Enxergando a vida de diferentes ângulos

Coaching por Sulamita Martins

Na verdade nós vivemos a realidade que nosso cérebro cria a partir de percepções do mundo exterior. A riqueza do mundo exterior é extremamente vasta para que possa ter sentido para o nosso sistema nervoso.

À partir das informações colhidas no mundo externo pelos nossos órgãos dos sentidos, ” filtramos” um grande número de informações, simplificando e depois trabalhando com aquelas que são interessantes segundo nossas crenças, valores, pressuposições, entre outros fatores.

 

Ou seja, vivemos nossa própria realidade!

 

Uma boa analogia é feita com um território e o seu respectivo mapa. Por mais detalhado que seja o mapa, ele não é o território. Para a construção do mapa sempre se dará maior relevância a uma determinada informação (por exemplo: vegetação em detrimento do relevo ou bacias hidrográficas).

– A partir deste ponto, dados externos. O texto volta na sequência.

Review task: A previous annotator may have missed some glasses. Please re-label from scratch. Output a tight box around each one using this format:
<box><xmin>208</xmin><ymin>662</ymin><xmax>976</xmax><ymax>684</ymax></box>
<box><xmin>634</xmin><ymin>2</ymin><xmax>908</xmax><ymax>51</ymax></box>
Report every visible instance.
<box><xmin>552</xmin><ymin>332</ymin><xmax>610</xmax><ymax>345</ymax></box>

O corpo humano, com certeza, é visto de modo diferente pelo médico, artista plástico e pelo fisioculturista. Ou seja, o mesmo mundo externo é visto e entendido diferentemente por três sistemas nervosos distintos sendo que a atividade profissional agiu apenas como filtro.

Nossas crenças, valores, profissões, cultura, interesses, memórias, experiências anteriores, etc, agem como filtros das experiências que extraímos do mundo exterior. E quais os mecanismos que o cérebro utiliza para construção dos mapas?

 

 

Parte do mundo externo é simplesmente omitida. Por exemplo: ao descrevermos uma árvore podemos salientar seu tamanho, cor, se tem flores ou não e omitir toda a curvatura de seus galhos ou o número deles, e assim por diante. Ou seja, a partir de uma experiência conhecida generalizamos para as próximas. É o que nos permite saber que ao girarmos a válvula de uma torneira sairá água. Se não fosse assim cada vez que você visse uma torneira teria que estudá-la para saber como ela funciona. Você se lembra da primeira vez que esteve frente a uma torneira de sensor eletrônico? Por acaso você ficou procurando a válvula. É o que nos dá a capacidade de criatividade. Você pode imaginar como seria se você tivesse duas asas e pudesse voar entre as nuvens?

 

É sofrendo a intervenção desses mecanismos e filtros que montamos nossa representação interna (nosso mapa) a respeito do mundo. Não existe um mapa melhor ou pior. A pergunta aqui seria; melhor em relação a quê? Existe um mapa mais rico em opções, portanto mais flexível frente a uma situação externa.

 

Sendo assim, teremos como elemento controlador de uma situação, o elemento mais flexível. Quanto maior o número de comportamentos seu possíveis maior a chance de sucesso.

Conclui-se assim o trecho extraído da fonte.